Wandering through the grocery store, I decided to implement some changes in my diet. I decided to pass on canned tuna and opt for Gorton's salmon fillets since economically they had less salt and cost about the same per fillet. Most appliances are packed up and ready for a move, but I found a stainless steel steamer I forgot I had in the bottom of the kitchen gadgets drawer. This gave me a healthy way to cook the fish and steam a cup of vegetables at the same time. I do have a big food steamer, but for a few veggies and a fillet of fish, it's impractical.
I also gave up on the ramen noodles and Campbell 's tomato soup for whatever reason; it was more of a taste buds and salt issue. One day I happened to notice I had figured the salt content wrong in both products. Ramen noodles had a whopping 1520 mg of sodium, so I started to think about how I could cut the salt down. There were insulated paper coffee cups in my cabinet with the two holes in the lid, which became what I thought was a good option: I used half the seasoning packet, cooked it to tenderness, and then put the lid on and used the hole to drain away the excess salt and fat. If anything, it was no longer swimming in salt. The Campbell 's soup I also made a mistake by reading there was only 470 mg of sodium, but not noticing each can contained 2.5 servings, not two. The sodium went from 470 mg to 588 mg per 12-ounce cup, which is a lot of salt.
I made another mistake a few days ago that cost me some ground: Starkist albacore tuna has 250 mg of salt per serving, and I was ok with that before I realized I didn't add the salt correctly.

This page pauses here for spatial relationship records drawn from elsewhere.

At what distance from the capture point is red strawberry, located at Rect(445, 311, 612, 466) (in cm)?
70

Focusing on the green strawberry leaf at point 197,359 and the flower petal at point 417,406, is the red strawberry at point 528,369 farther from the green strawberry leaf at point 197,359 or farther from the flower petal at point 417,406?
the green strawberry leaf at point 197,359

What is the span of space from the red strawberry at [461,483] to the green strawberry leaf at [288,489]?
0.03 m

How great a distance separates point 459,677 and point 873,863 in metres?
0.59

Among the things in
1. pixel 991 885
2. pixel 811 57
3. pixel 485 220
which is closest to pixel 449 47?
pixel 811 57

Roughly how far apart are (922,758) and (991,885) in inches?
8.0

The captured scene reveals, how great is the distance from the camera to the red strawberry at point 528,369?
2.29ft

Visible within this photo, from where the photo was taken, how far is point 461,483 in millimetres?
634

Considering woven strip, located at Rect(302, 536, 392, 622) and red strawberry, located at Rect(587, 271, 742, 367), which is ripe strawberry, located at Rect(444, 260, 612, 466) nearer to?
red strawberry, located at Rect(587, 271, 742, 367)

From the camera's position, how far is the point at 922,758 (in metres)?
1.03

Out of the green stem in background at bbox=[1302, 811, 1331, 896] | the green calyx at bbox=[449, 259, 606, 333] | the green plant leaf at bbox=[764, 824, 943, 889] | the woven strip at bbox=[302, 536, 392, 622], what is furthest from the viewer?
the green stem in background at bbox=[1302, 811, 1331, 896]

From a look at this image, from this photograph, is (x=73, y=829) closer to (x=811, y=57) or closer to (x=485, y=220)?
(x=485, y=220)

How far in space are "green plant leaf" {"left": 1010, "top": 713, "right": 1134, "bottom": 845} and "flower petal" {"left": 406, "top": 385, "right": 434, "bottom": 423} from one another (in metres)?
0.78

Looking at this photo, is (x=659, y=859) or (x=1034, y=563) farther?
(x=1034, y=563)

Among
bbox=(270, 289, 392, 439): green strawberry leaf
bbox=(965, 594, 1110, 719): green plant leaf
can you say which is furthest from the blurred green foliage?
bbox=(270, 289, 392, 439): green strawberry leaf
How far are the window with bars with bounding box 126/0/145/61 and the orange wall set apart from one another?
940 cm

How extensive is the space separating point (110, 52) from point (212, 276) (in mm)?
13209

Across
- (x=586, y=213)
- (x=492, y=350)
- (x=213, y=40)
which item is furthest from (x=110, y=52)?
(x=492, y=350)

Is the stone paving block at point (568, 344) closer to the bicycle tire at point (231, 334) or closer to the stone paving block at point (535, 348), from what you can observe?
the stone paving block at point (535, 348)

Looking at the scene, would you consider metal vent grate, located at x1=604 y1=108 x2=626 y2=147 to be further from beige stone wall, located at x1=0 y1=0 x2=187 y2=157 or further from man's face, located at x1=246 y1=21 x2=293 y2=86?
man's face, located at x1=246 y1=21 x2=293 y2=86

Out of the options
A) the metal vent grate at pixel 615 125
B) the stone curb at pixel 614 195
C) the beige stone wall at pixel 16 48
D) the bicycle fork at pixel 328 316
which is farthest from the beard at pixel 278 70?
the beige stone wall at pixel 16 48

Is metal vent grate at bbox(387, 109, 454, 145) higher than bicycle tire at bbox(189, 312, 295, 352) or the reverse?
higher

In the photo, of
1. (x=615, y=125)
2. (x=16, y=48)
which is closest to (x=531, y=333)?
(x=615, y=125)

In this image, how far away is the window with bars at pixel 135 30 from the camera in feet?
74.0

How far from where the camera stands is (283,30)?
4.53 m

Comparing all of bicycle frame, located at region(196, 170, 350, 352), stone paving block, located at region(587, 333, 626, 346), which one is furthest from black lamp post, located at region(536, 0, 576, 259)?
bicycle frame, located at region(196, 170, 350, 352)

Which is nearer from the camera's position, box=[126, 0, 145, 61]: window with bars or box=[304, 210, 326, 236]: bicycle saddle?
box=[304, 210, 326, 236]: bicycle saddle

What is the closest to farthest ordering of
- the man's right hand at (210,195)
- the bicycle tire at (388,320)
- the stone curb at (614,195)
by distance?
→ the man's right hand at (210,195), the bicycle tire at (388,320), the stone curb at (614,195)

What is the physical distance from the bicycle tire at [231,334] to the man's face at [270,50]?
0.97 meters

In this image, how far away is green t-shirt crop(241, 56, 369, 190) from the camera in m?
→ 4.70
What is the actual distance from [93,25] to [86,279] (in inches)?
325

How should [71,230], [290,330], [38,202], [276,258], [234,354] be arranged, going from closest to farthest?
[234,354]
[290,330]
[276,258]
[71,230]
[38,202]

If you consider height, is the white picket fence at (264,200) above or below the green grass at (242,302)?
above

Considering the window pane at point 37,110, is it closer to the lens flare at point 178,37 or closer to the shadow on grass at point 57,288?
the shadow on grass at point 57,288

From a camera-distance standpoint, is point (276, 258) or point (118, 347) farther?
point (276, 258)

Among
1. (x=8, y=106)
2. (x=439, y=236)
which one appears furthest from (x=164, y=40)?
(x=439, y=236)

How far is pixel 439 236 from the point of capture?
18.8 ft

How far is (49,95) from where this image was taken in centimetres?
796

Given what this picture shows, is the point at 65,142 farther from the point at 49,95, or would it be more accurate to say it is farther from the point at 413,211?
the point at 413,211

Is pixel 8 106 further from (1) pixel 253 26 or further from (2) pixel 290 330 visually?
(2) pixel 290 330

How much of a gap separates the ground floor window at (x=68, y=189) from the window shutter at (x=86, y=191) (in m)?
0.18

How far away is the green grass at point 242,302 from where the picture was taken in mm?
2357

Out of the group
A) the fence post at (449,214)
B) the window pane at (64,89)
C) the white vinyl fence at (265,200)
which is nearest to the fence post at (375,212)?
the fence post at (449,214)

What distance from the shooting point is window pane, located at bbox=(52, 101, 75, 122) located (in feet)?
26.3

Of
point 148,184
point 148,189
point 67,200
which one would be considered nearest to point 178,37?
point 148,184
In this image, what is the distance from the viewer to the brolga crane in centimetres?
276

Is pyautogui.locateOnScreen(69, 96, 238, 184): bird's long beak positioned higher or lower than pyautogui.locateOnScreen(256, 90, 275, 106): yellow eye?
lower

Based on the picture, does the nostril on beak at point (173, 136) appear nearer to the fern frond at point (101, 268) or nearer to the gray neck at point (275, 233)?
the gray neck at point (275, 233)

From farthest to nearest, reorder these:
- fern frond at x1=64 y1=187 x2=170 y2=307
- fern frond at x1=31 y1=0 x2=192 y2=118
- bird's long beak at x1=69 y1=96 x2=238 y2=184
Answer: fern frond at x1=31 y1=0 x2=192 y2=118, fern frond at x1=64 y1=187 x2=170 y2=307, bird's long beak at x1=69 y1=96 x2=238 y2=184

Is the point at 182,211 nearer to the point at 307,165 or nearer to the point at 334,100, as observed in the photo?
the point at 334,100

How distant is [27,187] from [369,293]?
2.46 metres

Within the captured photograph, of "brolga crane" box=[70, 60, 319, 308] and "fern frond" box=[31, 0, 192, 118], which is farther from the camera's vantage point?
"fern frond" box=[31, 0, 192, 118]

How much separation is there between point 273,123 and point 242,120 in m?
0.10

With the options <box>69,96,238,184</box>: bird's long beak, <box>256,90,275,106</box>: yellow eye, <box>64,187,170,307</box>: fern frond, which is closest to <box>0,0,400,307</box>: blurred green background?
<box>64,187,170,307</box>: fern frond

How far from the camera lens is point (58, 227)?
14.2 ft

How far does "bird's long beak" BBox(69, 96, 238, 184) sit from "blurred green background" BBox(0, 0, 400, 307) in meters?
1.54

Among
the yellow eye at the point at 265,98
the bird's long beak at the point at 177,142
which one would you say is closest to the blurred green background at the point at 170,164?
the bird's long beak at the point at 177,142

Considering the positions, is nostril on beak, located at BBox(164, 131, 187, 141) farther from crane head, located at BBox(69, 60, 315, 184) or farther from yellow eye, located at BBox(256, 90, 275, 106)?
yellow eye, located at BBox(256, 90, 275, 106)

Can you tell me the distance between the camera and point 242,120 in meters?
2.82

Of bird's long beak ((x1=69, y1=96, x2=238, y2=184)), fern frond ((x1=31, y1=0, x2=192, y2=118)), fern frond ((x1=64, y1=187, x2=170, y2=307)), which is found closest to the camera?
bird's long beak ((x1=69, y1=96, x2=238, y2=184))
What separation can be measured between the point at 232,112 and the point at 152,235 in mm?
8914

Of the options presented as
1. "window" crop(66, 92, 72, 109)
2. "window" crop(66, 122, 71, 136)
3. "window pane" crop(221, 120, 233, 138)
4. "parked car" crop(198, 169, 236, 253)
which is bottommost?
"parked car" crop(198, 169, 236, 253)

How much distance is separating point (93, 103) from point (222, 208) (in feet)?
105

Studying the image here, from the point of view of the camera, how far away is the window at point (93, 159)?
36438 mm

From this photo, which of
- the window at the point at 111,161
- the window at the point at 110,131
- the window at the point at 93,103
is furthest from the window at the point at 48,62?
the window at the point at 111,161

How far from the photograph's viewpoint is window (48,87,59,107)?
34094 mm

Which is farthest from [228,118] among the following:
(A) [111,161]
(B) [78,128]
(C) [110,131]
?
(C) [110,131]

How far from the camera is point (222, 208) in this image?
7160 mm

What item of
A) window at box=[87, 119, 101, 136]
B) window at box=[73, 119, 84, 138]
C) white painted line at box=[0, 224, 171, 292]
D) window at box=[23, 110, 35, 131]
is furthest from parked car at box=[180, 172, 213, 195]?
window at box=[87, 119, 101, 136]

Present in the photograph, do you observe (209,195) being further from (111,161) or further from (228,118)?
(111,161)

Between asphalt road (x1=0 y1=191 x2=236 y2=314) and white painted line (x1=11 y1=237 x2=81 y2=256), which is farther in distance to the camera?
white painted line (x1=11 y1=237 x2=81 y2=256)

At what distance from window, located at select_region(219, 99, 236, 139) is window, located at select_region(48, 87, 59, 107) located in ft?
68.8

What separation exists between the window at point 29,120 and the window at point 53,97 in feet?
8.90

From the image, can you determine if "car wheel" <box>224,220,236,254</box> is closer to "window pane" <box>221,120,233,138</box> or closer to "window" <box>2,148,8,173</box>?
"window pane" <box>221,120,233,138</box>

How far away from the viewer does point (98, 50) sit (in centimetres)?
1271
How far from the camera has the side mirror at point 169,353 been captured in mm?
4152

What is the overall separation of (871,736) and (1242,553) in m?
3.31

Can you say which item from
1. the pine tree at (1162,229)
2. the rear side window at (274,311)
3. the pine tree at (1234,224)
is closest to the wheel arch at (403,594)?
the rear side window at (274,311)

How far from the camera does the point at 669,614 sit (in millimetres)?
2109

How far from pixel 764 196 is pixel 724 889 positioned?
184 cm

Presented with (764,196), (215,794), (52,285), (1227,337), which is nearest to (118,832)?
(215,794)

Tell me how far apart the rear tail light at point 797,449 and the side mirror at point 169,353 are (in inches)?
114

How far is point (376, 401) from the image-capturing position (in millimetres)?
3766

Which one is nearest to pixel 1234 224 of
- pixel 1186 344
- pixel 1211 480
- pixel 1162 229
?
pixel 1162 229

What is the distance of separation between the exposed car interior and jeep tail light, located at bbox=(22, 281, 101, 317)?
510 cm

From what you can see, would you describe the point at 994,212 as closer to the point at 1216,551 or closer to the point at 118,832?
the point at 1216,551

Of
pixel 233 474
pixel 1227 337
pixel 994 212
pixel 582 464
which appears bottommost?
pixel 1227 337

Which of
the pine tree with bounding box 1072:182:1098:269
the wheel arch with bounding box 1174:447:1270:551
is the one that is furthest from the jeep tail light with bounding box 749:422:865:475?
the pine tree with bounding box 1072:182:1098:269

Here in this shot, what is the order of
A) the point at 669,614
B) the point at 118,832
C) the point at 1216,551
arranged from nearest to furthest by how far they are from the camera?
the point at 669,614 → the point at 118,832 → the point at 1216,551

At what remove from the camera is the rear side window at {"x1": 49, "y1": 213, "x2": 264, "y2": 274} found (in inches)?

The can of tuna contains 2.5 servings, and the can normally contains 4 ounces of tuna and 2 ounces of vegetable broth, so they call it 6 ounces. Most people wouldn't look at a 4-ounce can of tuna and think to be within the recommended portion, it would mean (2) 1.5-ounce portions and (1) 1 ounce portion. Most diets recommend at least 2 ounces of chicken or four ounces of fish (four times a day in a mini meal format) to be within an acceptable protein range that won't set you up to fail from starvation. If you do the math correctly, a can of tuna which seems like it would be a healthy alternative, has 625 mg of salt – that's almost as much as the ramen soup with only half the packet, and breezes past the “healthy request” tomato soup.